Il primo impatto con la Romania è impressionante: la zona a sud ovest sembra lontanissima dalla Serbia che abbiamo appena lasciato. Si tratta in sostanza di una serie di strade nuove e lunghissime ai cui lati stanno file di case davanti alle quali gli anziani giocano a carte o semplicemente siedono all’ombra. Ci sono tantissimi cani randagi che vagano ai margini della carreggiata ed altrettanti dei quali resta solo la carcassa investita. Si moltiplicano i carretti trainati dai cavalli, che trasportano famiglie intere, fieno o addirittura gruppi di pecore.
* * * * *
*ESERCIZI PROPOSTI*.
- 1) Nel brano sulla Romania, che cosa trasportano i carretti trainati dai cavalli?
- 2) Riscrivi la parte del brano sulla Romania che inizia con "Il primo impatto" e termina con "gruppi di pecore.", sostituendo "anziani" con "vecchi".
I record non hanno alcun ruolo in questo lavoro.

*MATERIALE DI LAVORO*.
* * * * *
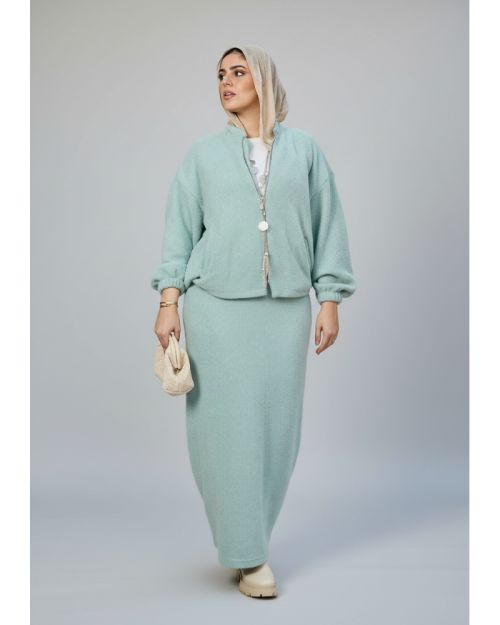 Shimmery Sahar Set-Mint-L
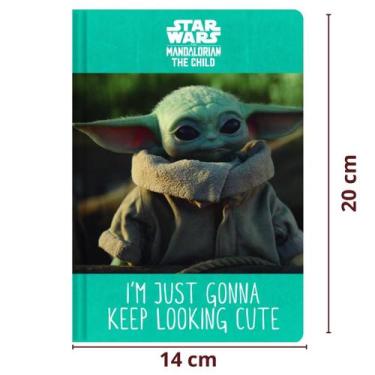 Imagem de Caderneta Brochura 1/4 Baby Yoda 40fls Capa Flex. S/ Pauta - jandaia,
* * * * *
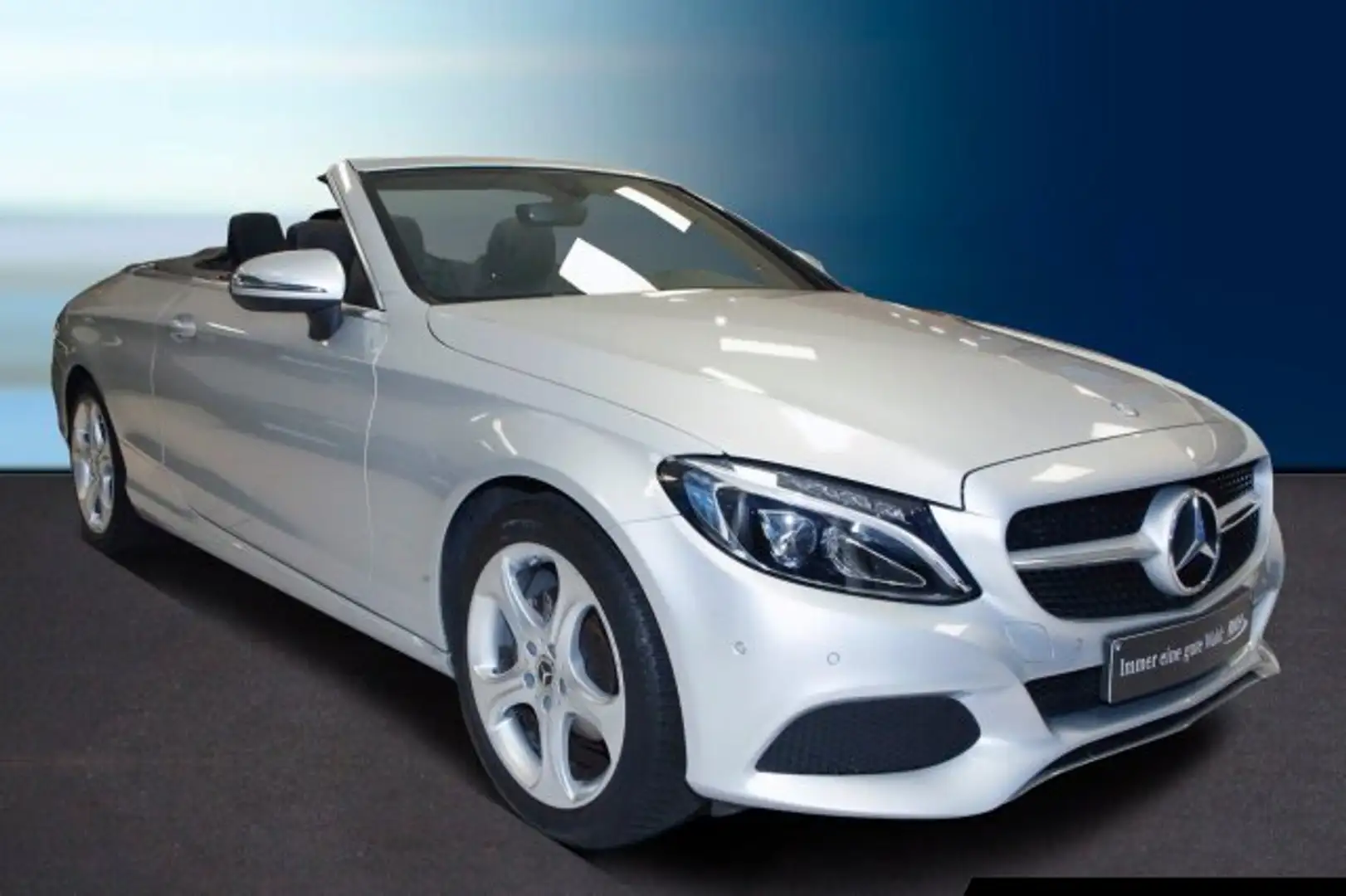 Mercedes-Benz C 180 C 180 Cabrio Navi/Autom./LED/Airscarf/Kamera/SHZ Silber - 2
* * * * *
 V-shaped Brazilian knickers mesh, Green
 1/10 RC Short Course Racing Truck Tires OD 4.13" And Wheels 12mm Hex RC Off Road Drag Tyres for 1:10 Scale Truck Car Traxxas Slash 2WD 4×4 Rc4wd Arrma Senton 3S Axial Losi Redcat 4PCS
* * * * *
*SOLUZIONI*.
- 1) Famiglie intere, fieno o addirittura gruppi di pecore.

- 2)
Il primo impatto con la Romania è impressionante: la zona a sud ovest sembra lontanissima dalla Serbia che abbiamo appena lasciato. Si tratta in sostanza di una serie di strade nuove e lunghissime ai cui lati stanno file di case davanti alle quali gli vecchi giocano a carte o semplicemente siedono all’ombra. Ci sono tantissimi cani randagi che vagano ai margini della carreggiata ed altrettanti dei quali resta solo la carcassa investita. Si moltiplicano i carretti trainati dai cavalli, che trasportano famiglie intere, fieno o addirittura gruppi di pecore.